Let's contrast double number lines and tables.

Exercise \(\PageIndex{1}\): Number Talk: Constant Divident

Find the quotients mentally.

\(150\div 2\)

\(150\div 4\)

\(150\div 8\)

Locate and label the quotients on the number line.

Exercise \(\PageIndex{2}\): Moving 3,000 Meters

The other day, we saw that Han can run 100 meters in 20 seconds.

Han wonders how long it would take him to run 3,000 meters at this rate. He made a table of equivalent ratios.

Do you agree that this table represents the situation? Explain your reasoning.

Table \(\PageIndex{1}\)
\(20\)	\(100\)
\(10\)	\(50\)
\(1\)	\(5\)
\(3,000\)

Complete the last row with the missing number.
What question about the situation does this number answer?
What could Han do to improve his table?

Priya can bike 150 meters in 20 seconds. At this rate, how long would it take her to bike 3,000 meters?

Table \(\PageIndex{2}\)

Priya’s neighbor has a dirt bike that can go 360 meters in 15 seconds. At this rate, how long would it take them to ride 3,000 meters?

Exercise \(\PageIndex{3}\): The International Space Station

The International Space Station orbits around the Earth at a constant speed. Your teacher will give you either a double number line or a table that represents this situation. Your partner will get the other representation.

Figure \(\PageIndex{2}\): International Space Station, by NASA. Public Domain. NASA. Source.

Complete the parts of your representation that you can figure out for sure.
Share information with your partner, and use the information that your partner shares to complete your representation.
What is the speed of the International Space Station?
Place the two completed representations side by side. Discuss with your partner some ways in which they are the same and some ways in which they are different.
Record at least one way that they are the same and one way they are different.

Are you ready for more?

Earth’s circumference is about 40,000 kilometers and the orbit of the International Space Station is just a bit more than this. About how long does it take for the International Space Station to orbit Earth?

Summary

On a double number line diagram, we put labels in front of each line to tell what the numbers represent. On a table, we put labels at the top of each column to tell what the numbers represent.

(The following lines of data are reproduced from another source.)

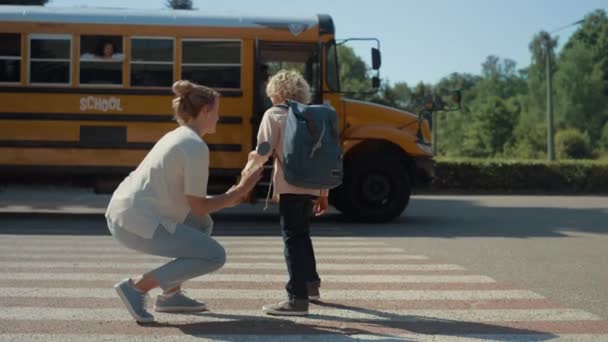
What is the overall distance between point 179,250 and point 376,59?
8.78 metres

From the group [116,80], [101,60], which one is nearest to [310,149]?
[116,80]

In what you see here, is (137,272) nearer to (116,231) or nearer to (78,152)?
(116,231)

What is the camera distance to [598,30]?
101 m

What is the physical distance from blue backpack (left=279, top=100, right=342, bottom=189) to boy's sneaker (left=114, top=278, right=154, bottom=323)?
1247 millimetres

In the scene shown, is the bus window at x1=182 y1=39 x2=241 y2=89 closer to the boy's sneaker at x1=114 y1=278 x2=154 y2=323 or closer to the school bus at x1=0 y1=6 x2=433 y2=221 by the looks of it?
the school bus at x1=0 y1=6 x2=433 y2=221

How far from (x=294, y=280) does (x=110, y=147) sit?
805 centimetres

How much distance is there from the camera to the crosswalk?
5328mm

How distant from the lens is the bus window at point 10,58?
13234 mm

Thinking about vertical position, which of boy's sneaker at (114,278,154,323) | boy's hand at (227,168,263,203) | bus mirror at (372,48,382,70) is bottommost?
boy's sneaker at (114,278,154,323)

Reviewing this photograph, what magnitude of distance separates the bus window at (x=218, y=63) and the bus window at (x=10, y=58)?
2608mm

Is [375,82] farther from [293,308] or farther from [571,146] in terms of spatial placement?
[571,146]

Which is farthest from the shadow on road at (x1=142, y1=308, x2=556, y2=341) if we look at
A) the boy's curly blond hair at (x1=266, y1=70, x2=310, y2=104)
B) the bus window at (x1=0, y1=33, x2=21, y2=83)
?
the bus window at (x1=0, y1=33, x2=21, y2=83)

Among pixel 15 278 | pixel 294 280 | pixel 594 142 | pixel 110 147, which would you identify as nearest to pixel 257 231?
pixel 110 147

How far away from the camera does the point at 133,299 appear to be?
17.5ft
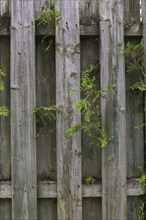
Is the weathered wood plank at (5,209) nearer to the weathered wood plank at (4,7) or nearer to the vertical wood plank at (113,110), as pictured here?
the vertical wood plank at (113,110)

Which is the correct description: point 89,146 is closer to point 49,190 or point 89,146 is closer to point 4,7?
point 49,190

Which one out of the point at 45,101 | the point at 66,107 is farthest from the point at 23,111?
the point at 66,107

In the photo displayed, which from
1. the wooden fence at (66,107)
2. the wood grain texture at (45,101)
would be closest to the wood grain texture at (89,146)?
the wooden fence at (66,107)

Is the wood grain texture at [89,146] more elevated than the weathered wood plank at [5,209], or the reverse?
the wood grain texture at [89,146]

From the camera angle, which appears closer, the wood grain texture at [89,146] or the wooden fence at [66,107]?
the wooden fence at [66,107]

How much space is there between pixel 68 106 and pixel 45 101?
23cm

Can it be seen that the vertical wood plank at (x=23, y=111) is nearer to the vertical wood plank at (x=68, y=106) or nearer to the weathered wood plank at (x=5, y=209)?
the weathered wood plank at (x=5, y=209)

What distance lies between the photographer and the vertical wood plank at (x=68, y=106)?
293cm

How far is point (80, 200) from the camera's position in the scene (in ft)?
9.70

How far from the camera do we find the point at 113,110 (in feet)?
9.73

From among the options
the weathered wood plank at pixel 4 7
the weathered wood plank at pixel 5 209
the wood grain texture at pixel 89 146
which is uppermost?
the weathered wood plank at pixel 4 7

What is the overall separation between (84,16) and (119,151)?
1.20 meters

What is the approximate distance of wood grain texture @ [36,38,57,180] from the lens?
3.04 m

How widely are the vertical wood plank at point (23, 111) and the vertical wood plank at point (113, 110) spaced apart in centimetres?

Here are two different ways we can represent the situation: “A snail is moving at a constant speed down a sidewalk, traveling 6 centimeters per minute.”

Figure \(\PageIndex{3}\): A double number line with 4 evenly spaced tick marks. For distance traveled, in centimeters the numbers 0, 6, 12, and 18 are indicated and an arrow labeled times 3 is drawn from 6 to 18. For elapsed time, in minutes the numbers 0, 1, 2, and 3 are indicated and an arrow labeled times 3 is drawn from 1 to 3. A 2-column table with 4 rows of data. The first column is labeled distance traveled, in centimeters and the second column is labeled elapsed time, in minutes. Row 1: 12, 2; Row 2: 6, 1; Row 3: 60, 10; Row 4: 18, 3. An arrow labeled times 3 is drawn from Rows 2 to 4 to the left of the first column and to the right of the second column.

Both double number lines and tables can help us use multiplication to make equivalent ratios, but there is an important difference between the two representations.

On a double number line, the numbers on each line are listed in order. With a table, you can write the ratios in any order. For this reason, sometimes a table is easier to use to solve a problem.

For example, what if we wanted to know how far the snail travels in 10 minutes? Notice that 60 centimeters in 10 minutes is shown on the table, but there is not enough room for this information on the double number line.

Glossary Entries

Definition: Table

A table organizes information into horizontal rows and vertical columns. The first row or column usually tells what the numbers represent.

For example, here is a table showing the tail lengths of three different pets. This table has four rows and two columns.

Table \(\PageIndex{3}\)
pet	tail length (inches)
dog	\(22\)
cat	\(12\)
mouse	\(2\)

Practice

Exercise \(\PageIndex{4}\)

The double number line shows how much water and how much lemonade powder to mix to make different amounts of lemonade.

Make a table that represents the same situation.

Exercise \(\PageIndex{5}\)

A bread recipe uses 3 tablespoons of olive oil for every 2 cloves of crushed garlic.

Complete the table to show different-sized batches of bread that taste the same as the recipe.
Draw a double number line that represents the same situation.
Which representation do you think works better in this situation? Explain why.

Table \(\PageIndex{4}\)
olive oil (tablespoons)	crushed garlic (cloves)
\(3\)	\(2\)
\(1\)
\(2\)
\(5\)
\(10\)

Exercise \(\PageIndex{6}\)

Clare travels at a constant speed, as shown on the double number line.

Figure \(\PageIndex{5}\): Double number line, 4 evenly spaced tick marks. Top line, distance, miles. Beginning at first tick mark, labels: 0, 72, 144, 216. Bottom line, elapsed time, hours. Beginning at first tick mark, labels: 0, 2, 4, 6.

At this rate, how far does she travel in each of these intervals of time? Explain or show your reasoning. If you get stuck, consider using a table.

1 hour
3 hours
6.5 hours

Exercise \(\PageIndex{7}\)

Lin and Diego travel in cars on the highway at constant speeds. In each case, decide who was traveling faster and explain how you know.

During the first half hour, Lin travels 23 miles while Diego travels 25 miles.
After stopping for lunch, they travel at different speeds. To travel the next 60 miles, it takes Lin 65 minutes and it takes Diego 70 minutes.

(From Unit 2.3.4)

Exercise \(\PageIndex{8}\)

A sports drink recipe calls for \(\frac{5}{3}\) tablespoons of powdered drink mix for every 12 ounces of water. How many batches can you make with 5 tablespoons of drink mix and 36 ounces of water? Explain your reasoning.

(From Unit 2.2.1)

Exercise \(\PageIndex{9}\)

In this cube, each small square has side length 1 unit.

What is the surface area of this cube?
What is the volume of this cube?

(From Unit 1.6.2)